The Salt Lake Valley cottage is tried and true, steady and strong. Forged in the early days of Big Ocean by Dana Robb, this cottage shines like a beacon. As other cottages cycle through high and low tides, it retains a constant current of good works and fellowship. You will note that they involve their families in these faithful endeavors.
Cathy Mauluulu, the current president of the cottage, tells the story so well that we’re just going to let you in on a recent conversation we shared with her (in cyberspace).
How did the cottage get its start and how have you been involved?
Way back at the beginning of Big Ocean Women, Carolina Allen did a presentation at my friend’s house and introduced the concept and tenets of Big Ocean Women. The message and tenets really resonated with me, and I was interested. My friend, Dana, decided to start our Salt Lake Valley Cottage, and I attended from the start.
After the first year that Big Ocean Women attended the United Nations, I read the report that Carolina wrote for our members. The issues discussed really pierced my heart to its core. They were issues that my late mother was very involved in and concerned about that affect faith, family, and motherhood. At that moment, it felt as though my mother was there standing next to me, passing on to me the torch she carried, to help in carrying on the work she had been involved in for so many years.

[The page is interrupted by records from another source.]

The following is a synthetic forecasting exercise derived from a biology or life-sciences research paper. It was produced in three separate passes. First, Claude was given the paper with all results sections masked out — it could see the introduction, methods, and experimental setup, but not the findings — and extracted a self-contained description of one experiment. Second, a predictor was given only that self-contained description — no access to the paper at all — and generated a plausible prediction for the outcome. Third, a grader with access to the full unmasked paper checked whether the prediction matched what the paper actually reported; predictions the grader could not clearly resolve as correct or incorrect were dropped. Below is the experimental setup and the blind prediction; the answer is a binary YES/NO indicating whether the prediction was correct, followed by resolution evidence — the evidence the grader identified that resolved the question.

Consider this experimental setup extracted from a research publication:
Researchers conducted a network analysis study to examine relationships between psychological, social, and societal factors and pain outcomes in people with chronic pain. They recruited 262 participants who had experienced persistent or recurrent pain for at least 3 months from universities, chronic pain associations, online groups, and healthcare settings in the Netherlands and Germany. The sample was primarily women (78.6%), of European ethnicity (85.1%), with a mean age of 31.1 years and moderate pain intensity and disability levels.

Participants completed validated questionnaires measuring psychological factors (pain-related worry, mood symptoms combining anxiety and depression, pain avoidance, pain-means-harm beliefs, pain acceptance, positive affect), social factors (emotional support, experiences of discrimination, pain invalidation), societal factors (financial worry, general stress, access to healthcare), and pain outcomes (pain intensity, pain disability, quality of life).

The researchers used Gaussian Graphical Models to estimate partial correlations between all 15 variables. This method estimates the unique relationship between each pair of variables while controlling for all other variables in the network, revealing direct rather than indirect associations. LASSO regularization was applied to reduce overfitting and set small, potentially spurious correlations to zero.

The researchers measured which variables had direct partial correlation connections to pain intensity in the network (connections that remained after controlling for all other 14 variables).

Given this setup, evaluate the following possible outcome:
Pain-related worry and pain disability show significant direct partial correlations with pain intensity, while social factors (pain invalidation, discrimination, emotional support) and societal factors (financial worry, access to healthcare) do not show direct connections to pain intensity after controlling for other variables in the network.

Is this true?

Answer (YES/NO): YES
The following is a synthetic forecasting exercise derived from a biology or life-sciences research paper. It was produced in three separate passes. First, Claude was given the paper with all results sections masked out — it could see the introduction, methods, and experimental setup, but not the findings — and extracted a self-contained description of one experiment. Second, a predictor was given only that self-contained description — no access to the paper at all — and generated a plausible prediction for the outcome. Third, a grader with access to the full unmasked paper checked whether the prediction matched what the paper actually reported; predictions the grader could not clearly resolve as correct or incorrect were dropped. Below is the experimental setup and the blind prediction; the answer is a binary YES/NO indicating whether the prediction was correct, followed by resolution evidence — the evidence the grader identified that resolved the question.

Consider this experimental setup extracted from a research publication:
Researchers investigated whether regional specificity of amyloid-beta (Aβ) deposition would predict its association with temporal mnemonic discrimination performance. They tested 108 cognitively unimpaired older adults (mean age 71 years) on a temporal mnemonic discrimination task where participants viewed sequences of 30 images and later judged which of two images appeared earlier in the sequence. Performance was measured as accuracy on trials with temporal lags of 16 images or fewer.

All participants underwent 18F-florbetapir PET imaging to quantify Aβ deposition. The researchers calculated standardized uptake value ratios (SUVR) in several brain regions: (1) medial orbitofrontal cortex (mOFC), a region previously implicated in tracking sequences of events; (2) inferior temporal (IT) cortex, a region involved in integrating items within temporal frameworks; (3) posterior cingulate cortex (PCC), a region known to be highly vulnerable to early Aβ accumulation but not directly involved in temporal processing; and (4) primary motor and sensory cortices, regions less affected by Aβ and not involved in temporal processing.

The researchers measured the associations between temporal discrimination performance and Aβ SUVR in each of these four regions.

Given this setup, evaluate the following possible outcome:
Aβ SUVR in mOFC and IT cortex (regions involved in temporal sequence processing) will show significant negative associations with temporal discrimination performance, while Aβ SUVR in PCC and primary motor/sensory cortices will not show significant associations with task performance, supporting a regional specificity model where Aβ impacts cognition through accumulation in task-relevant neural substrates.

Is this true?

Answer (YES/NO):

Shortly after our cottage started, I joined the Cottage Committee and helped put together our cottage leader training. Currently I serve as the Cottage President, member of the Global Strategy Committee and I am the Big Ocean Women liaison to a large local coalition of pro-family organizations in my state.

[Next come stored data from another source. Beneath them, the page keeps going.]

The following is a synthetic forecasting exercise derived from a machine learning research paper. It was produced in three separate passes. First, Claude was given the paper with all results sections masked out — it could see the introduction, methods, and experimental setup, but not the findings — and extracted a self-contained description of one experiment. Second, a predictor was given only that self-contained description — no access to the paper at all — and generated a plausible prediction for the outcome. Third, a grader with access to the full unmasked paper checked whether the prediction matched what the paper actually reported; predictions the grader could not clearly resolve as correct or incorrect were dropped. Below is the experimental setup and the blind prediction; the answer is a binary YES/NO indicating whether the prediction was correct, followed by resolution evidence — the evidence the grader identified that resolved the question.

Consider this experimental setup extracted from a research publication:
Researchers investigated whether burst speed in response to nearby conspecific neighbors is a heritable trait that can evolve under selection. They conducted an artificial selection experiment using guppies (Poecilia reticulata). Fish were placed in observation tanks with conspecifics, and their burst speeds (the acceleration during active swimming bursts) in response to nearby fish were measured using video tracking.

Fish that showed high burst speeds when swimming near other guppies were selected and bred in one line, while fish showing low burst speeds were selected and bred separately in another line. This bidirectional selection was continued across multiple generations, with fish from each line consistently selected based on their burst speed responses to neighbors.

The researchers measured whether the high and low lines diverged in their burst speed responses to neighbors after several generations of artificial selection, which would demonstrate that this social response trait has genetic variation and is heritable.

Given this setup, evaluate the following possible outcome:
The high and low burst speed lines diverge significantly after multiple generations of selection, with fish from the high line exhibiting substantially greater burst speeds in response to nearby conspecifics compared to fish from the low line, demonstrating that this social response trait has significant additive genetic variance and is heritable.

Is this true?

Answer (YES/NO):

How does your cottage spread the word of maternal feminism and standing for faith, family, and motherhood?
Our cottage has learned about the legislative process. We learned how to look up and track bills that come up in the legislative session. Many members of our cottage have developed relationships with their legislators so that when issues come up, they are empowered to advocate for policies that support faith, family, and motherhood.
What does your cottage do best?
We look for ways we can serve in our local communities. We have collected household items for new refugee families to help them get established in their new homes. We have collected and put together backpacks filled with all the needed school supplies for refugee children and other children in our community who are in need. Our cottage has also provided other local charities with filled Christmas stockings for children at Christmas time.

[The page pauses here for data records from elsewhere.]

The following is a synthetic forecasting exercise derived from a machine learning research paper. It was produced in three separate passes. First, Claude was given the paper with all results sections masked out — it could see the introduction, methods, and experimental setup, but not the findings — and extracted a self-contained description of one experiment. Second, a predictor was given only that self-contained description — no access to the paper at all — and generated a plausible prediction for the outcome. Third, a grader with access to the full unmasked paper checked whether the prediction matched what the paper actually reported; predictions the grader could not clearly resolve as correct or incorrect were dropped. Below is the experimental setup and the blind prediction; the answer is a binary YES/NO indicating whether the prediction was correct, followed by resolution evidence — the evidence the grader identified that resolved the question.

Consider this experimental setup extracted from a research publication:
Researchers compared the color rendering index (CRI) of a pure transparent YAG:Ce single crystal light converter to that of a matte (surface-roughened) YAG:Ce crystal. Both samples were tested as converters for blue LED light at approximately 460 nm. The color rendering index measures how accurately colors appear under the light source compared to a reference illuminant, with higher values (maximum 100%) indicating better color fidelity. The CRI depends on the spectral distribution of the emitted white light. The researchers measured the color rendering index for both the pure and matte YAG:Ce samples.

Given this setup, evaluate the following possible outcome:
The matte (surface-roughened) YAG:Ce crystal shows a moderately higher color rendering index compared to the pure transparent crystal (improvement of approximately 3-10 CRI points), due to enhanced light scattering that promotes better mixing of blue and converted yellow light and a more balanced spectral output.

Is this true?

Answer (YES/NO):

One of my favorite projects we have done was putting together birthing kits for women in low resource areas. We worked with an organization of midwives called Errand of Angels. It was a big project. We were able to fill and supply many kits. After we put them all together, the midwives did a training class for our women where they taught us how to assist and support a mother through labor and delivery in a low resource situation. It was an amazing class! Everyone walked away feeling empowered that if we were ever faced with this type of situation, we felt we could confidently handle it. We had about 30 of our women certified. Little did we know that about a week later the birthing kits we filled and donated would be used in Texas and Florida when they were hit with large hurricanes.
Has there been a particular Big Ocean Tenet that has moved you and your cottage to action?
The tenet that has been the most motivational to our cottage is the Model of Powerful Impact. You can take any of our other tenets and as an individual work to develop that principle in your own life and the natural consequence is that the effects will pour out to those in your own home, your family. It then can inspire change within each one of them. They then will inspire those within their sphere of influence which has the exponential power to influence the world for good!

We have no doubt that the Salt Lake Valley cottage will continue to be a beacon and a reliable, continuing force for good in its members’ homes and families, their communities, and as a Model of Powerful Impact for other cottages throughout the world.